Он выпалил неожиданно для себя:
— Я скоро ухожу в отставку. Через сто двадцать дней. Поеду рыбачить. Может, тоже буду петь в хоре.
— Разве так проводят остаток жизни?
— Это вы про хор?
— Нет. Про рыбалку.
— Ничего лучше в голову не приходит.
— Ну, коли вам так нравится, будь по-вашему. Все лучше, чем похороны и пьющие шайки.
— Как в «Реттигене»?
Она отмахнулась.
— Да это место меня не волнует. Дерутся и бранятся во всех кабаках по всему миру. А хуже всего богобоязненные места. В некоторых церквях округи Бог стоит на последнем месте. Кажется, в наши дни в церквях не столько молятся, сколько дерутся, причем больше, чем на улице. Везде страшно. Раньше не так было.
Ее слова привели Катоху в чувство. Он с усилием вернулся к делу.
— Можно расспросить вас об этом человеке, Телониусе Эллисе?
Сестра Го подняла руку.
— Говорю как перед Богом, не знаю никого в церкви с этим именем.
— Другого у нас нет. Узнали от свидетеля.

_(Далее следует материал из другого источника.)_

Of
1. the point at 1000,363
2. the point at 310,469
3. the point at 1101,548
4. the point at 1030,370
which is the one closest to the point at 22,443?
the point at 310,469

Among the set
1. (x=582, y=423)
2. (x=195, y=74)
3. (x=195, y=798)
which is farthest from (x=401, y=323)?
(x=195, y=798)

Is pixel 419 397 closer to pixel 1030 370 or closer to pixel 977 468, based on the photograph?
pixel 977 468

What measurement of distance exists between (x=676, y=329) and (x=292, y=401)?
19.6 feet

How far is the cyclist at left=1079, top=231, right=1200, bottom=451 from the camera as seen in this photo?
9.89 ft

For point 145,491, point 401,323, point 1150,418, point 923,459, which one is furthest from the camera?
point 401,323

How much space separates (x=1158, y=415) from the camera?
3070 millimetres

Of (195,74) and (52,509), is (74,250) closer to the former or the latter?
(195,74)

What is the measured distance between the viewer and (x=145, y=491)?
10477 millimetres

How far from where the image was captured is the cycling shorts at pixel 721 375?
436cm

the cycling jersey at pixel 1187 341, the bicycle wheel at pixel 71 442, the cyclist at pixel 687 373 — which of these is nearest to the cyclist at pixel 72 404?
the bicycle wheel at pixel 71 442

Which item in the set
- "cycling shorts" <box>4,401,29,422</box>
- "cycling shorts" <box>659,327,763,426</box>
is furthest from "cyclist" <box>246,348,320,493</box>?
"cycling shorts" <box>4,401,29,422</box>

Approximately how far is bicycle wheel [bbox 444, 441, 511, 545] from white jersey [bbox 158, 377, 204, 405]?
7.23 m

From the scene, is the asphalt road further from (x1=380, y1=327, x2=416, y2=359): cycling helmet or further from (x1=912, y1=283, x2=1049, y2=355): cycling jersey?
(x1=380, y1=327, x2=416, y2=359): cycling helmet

— Видать, это вам Рэй Чарльз сказал. Или кто-то из другой церкви.
Катоха улыбнулся.
— Мы с вами оба знаем, что он ходит в эту церковь.
— Кто?
— Старик. Стрелок. Много пьет. Со всеми знаком.
Сестра Го угрюмо улыбнулась.
— Зачем спрашивать меня? Ваш человек и так его знает.
— Какой наш человек?
Сестра Го склонила голову набок. От того, как склонилось это чудесное лицо, он на миг лишился сил. Казалось, словно его лица вдруг коснулось птичье крыло и повеяло туманным воздухом, будто ему на плечи спорхнула дымка. Его брови поднялись, когда он моргнул в ответ, потом он потупил взгляд. Почувствовал, как дверь к эмоциям, только что с трудом запертая, распахнулась снова. Уставившись в пол, поймал себя на том, что гадает о ее возрасте.